Caption-style text data:
————————

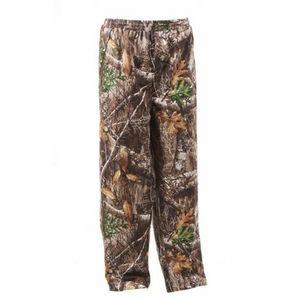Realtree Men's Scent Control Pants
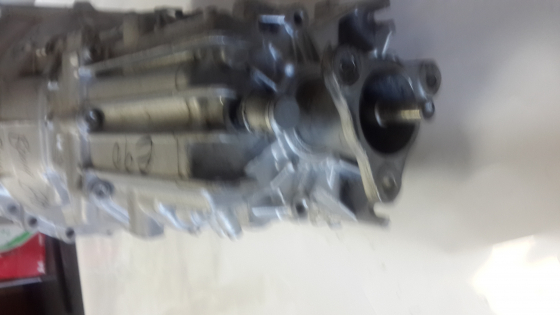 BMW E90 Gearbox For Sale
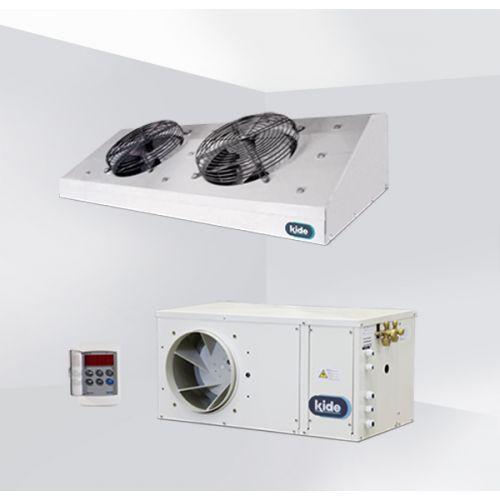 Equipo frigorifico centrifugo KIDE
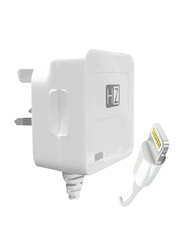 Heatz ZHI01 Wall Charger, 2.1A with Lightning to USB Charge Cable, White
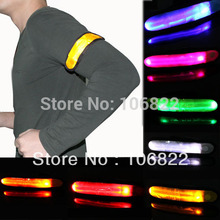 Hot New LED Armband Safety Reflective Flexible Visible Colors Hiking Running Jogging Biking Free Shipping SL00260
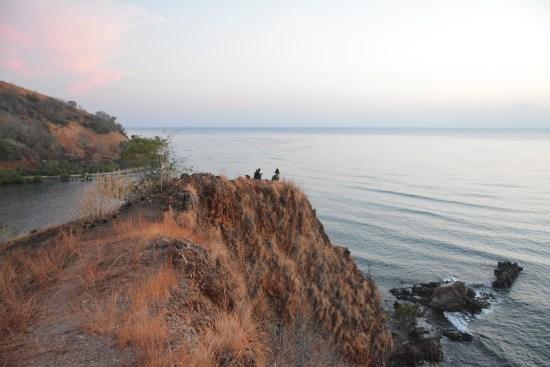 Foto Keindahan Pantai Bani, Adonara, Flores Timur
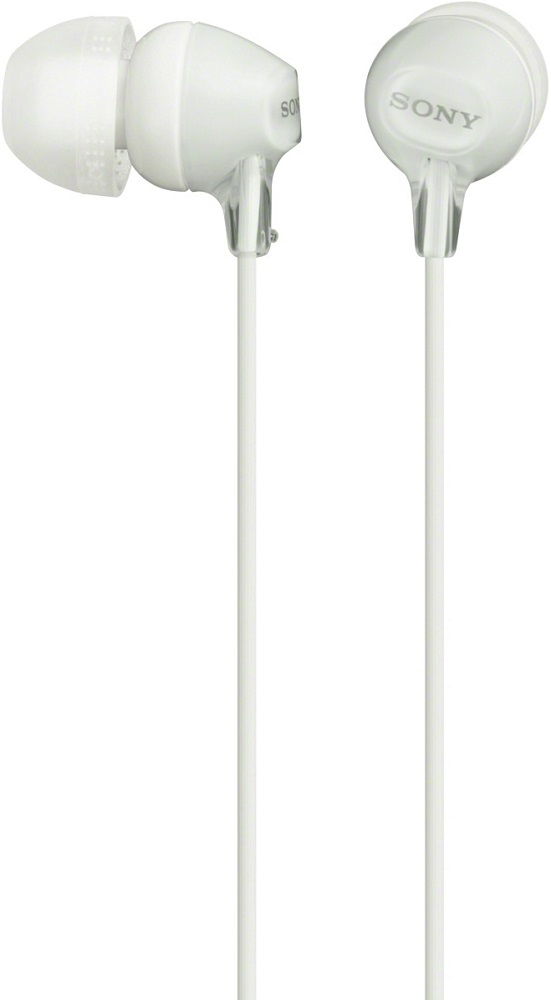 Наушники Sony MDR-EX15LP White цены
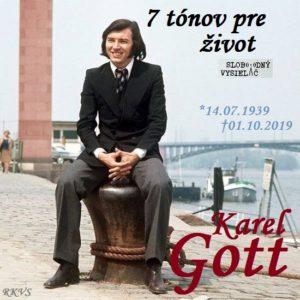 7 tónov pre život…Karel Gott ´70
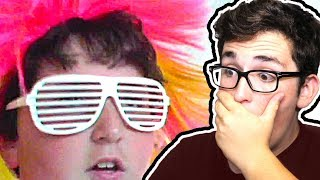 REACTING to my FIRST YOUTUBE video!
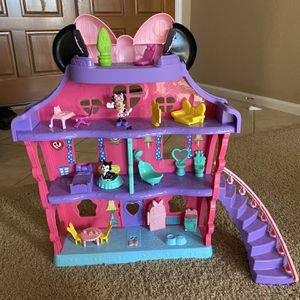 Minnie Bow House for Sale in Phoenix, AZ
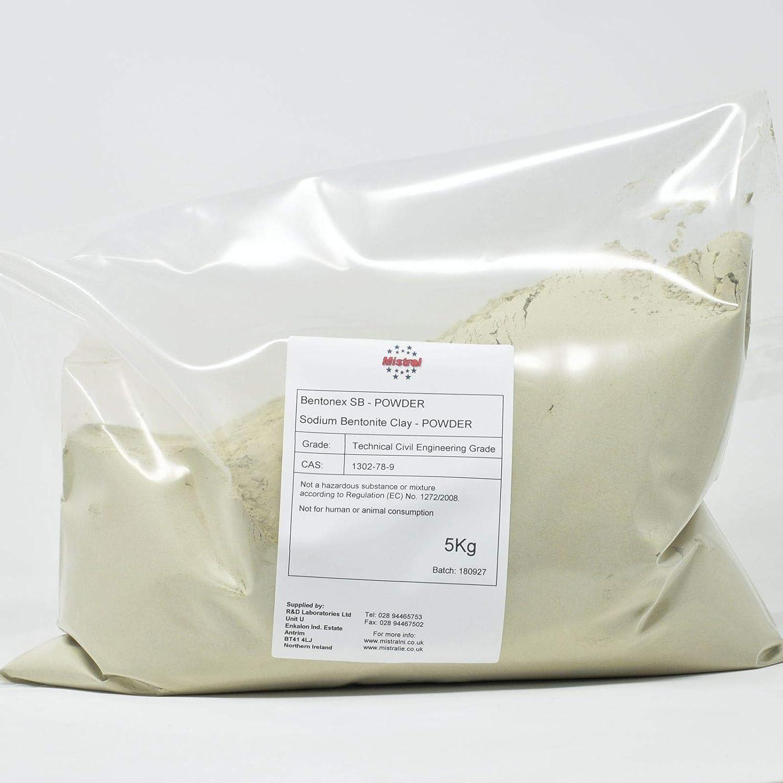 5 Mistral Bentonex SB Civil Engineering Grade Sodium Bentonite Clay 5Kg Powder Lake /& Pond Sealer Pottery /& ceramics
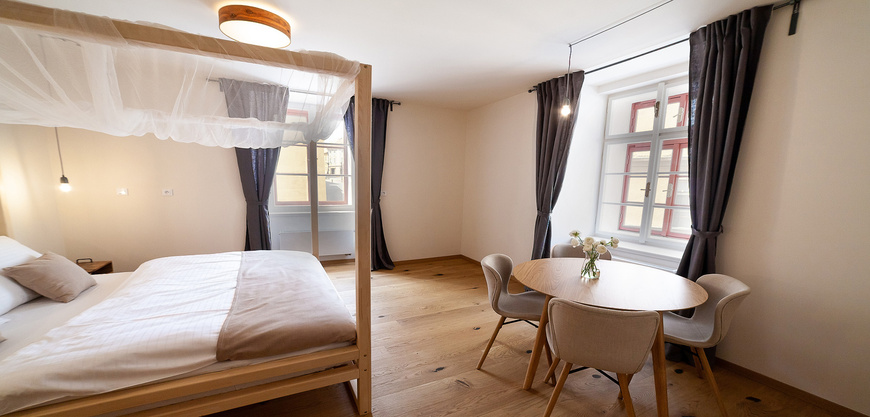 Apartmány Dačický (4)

————————

What to produce: All the lines above should be reproduced exactly, and none of the pictures.

Solved problem:
Realtree Men's Scent Control Pants
 BMW E90 Gearbox For Sale
 Equipo frigorifico centrifugo KIDE
 Heatz ZHI01 Wall Charger, 2.1A with Lightning to USB Charge Cable, White
 Hot New LED Armband Safety Reflective Flexible Visible Colors Hiking Running Jogging Biking Free Shipping SL00260
 Foto Keindahan Pantai Bani, Adonara, Flores Timur
 Наушники Sony MDR-EX15LP White цены
 7 tónov pre život…Karel Gott ´70
 REACTING to my FIRST YOUTUBE video!
 Minnie Bow House for Sale in Phoenix, AZ
 5 Mistral Bentonex SB Civil Engineering Grade Sodium Bentonite Clay 5Kg Powder Lake /& Pond Sealer Pottery /& ceramics
 Apartmány Dačický (4)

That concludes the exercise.